Drúedain

Peuple

  Race des Hommes Drúedain


« Théo­den et Éomer étaient assis là, et devant eux, sur le sol, était accrou­pie une forme étrange et tra­pue, un homme, racor­ni comme une vieille pierre, les poils de sa pauvre barbe tom­bant comme de la mousse sèche d’un men­ton bul­beux. Il était court de jambes et fort en bras, épais et ramas­sé, avec pour seul vête­ment une cein­ture d’herbe pas­sée à la taille. » · Le Sei­gneur des Anneaux · Livre V · Cha­pitre 5

Les Drúe­dain étaient une race d’Hommes que les Eldar comp­taient par­mi les Edain. Ils étaient plu­tôt tra­pus, et leur face n’a­vait rien d’a­gréable, mais ils pos­sé­daient de nom­breux talents : un excellent odo­rat, une vue per­çante, de grands talents en bota­nique et, sur­tout, en sculp­ture : leurs œuvres les plus répu­tées étaient les « pierres de garde », qui les repré­sen­taient, et dans les­quelles ils arri­vaient, semble-t-il, à ins­til­ler une par­tie de leurs pouvoirs.

Une petite frac­tion de leur peuple entra en Bele­riand aux côtés des Hala­din, avec qui ils vivaient en bonne ami­tié ; et lorsque Haleth la Chas­se­resse mena son peuple en Bre­thil, les Drúe­dain s’y ins­tal­lèrent à leurs côtés, et leurs talents de sen­ti­nelles et de chas­seurs d’Orques étaient répu­tés. Ils n’é­taient cepen­dant qu’un petit nombre, et lorsque Mor­goth en vint à contrô­ler presque tout le Bele­riand, seules quelques familles réus­sirent à fuir et à se réfu­gier aux Bouches du Sirion.

Au Deuxième Âge, ces quelques Drúe­dain s’ins­tal­lèrent à Núme­nor avec les autres Edain, mais ils pres­sen­taient que les expé­di­tions navales du roi Tar-Alda­rion amè­ne­raient le mal­heur sur l’île ; et ils firent voile vers la Terre du Milieu. On dit que le der­nier d’entre eux quit­ta l’île lorsque le roi Ar-Pha­razôn y ame­na Sau­ron en otage.

Cepen­dant, la majeure par­tie des Drúe­dain n’é­tait pas entrée au Bele­riand, mais s’é­tait éta­blie sur les deux ver­sants des Mon­tagnes Blanches. Ils vécurent là en paix jus­qu’à ce qu’une race d’Hommes mau­vais vienne de l’est et ne les chasse de la plus grande par­tie des Mon­tagnes, dont ils n’oc­cu­pèrent plus que les extré­mi­tés occi­den­tales (le Drú­waith Iaur) et orien­tale (la Forêt de Drúadan).

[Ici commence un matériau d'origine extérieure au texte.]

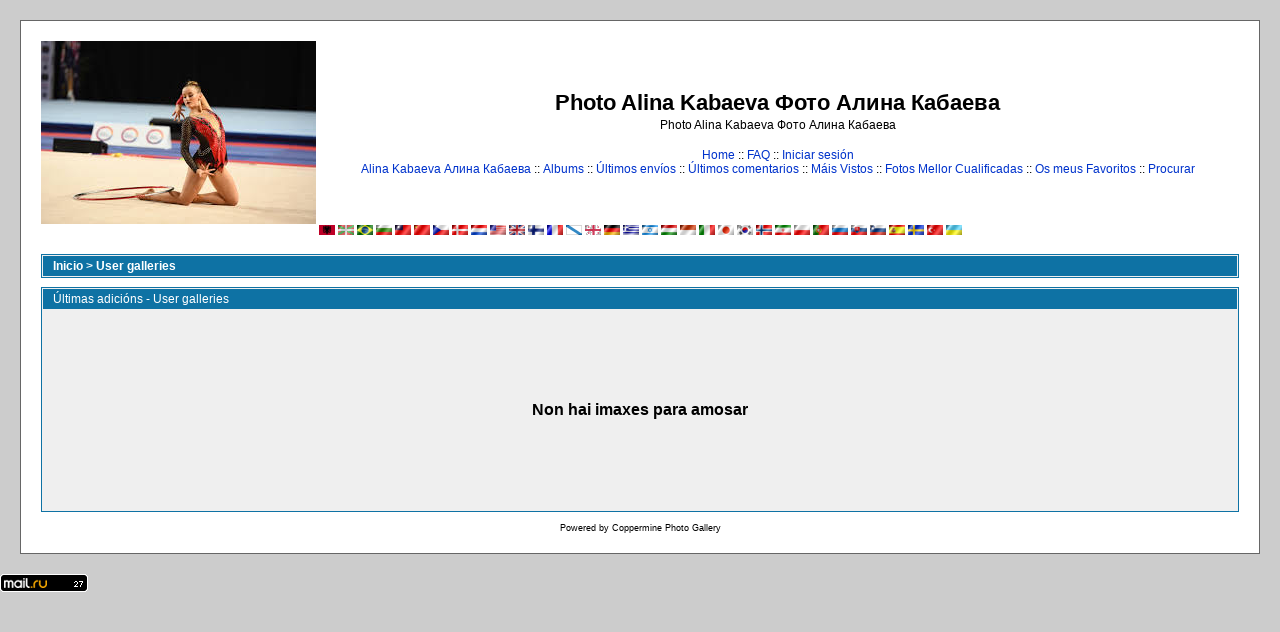

--- FILE ---
content_type: text/html; charset=utf-8
request_url: https://www.google.com/recaptcha/api2/aframe
body_size: 267
content:
<!DOCTYPE HTML><html><head><meta http-equiv="content-type" content="text/html; charset=UTF-8"></head><body><script nonce="9266FfMrZpcWCpXtbP4rxA">/** Anti-fraud and anti-abuse applications only. See google.com/recaptcha */ try{var clients={'sodar':'https://pagead2.googlesyndication.com/pagead/sodar?'};window.addEventListener("message",function(a){try{if(a.source===window.parent){var b=JSON.parse(a.data);var c=clients[b['id']];if(c){var d=document.createElement('img');d.src=c+b['params']+'&rc='+(localStorage.getItem("rc::a")?sessionStorage.getItem("rc::b"):"");window.document.body.appendChild(d);sessionStorage.setItem("rc::e",parseInt(sessionStorage.getItem("rc::e")||0)+1);localStorage.setItem("rc::h",'1768800305189');}}}catch(b){}});window.parent.postMessage("_grecaptcha_ready", "*");}catch(b){}</script></body></html>

--- FILE ---
content_type: application/javascript;charset=utf-8
request_url: https://w.uptolike.com/widgets/v1/version.js?cb=cb__utl_cb_share_1768800300657330
body_size: 397
content:
cb__utl_cb_share_1768800300657330('1ea92d09c43527572b24fe052f11127b');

Les Drúe­dain devinrent alors un peuple secret et fur­tif, har­ce­lé par les autres races d’Hommes, dont les Rohir­rim. Cepen­dant, Ghân-buri-Ghân, un Drúa­dan de la Forêt du même nom, n’hé­si­ta pas à aider l’ar­mée de Théo­den lors de la Guerre de l’An­neau en lui indi­quant le che­min de la Val­lée des Far­diers, ceci afin d’é­vi­ter les Orques qui tenaient la route de Minas Tirith. Le roi Eles­sar ne l’ou­blia pas et don­na la Forêt de Drúa­dan à Ghân-buri-Ghân et aux siens en récompense.

Autre(s) nom(s) : Sing. Drúa­dan. Q. Rúa­ta­ni. Rh. Rógin, « Hommes-pouques ». Np. « Oghor-hai ». Drûgs, Drug­hu, Wasas, « Hommes Sau­vages des Bois ».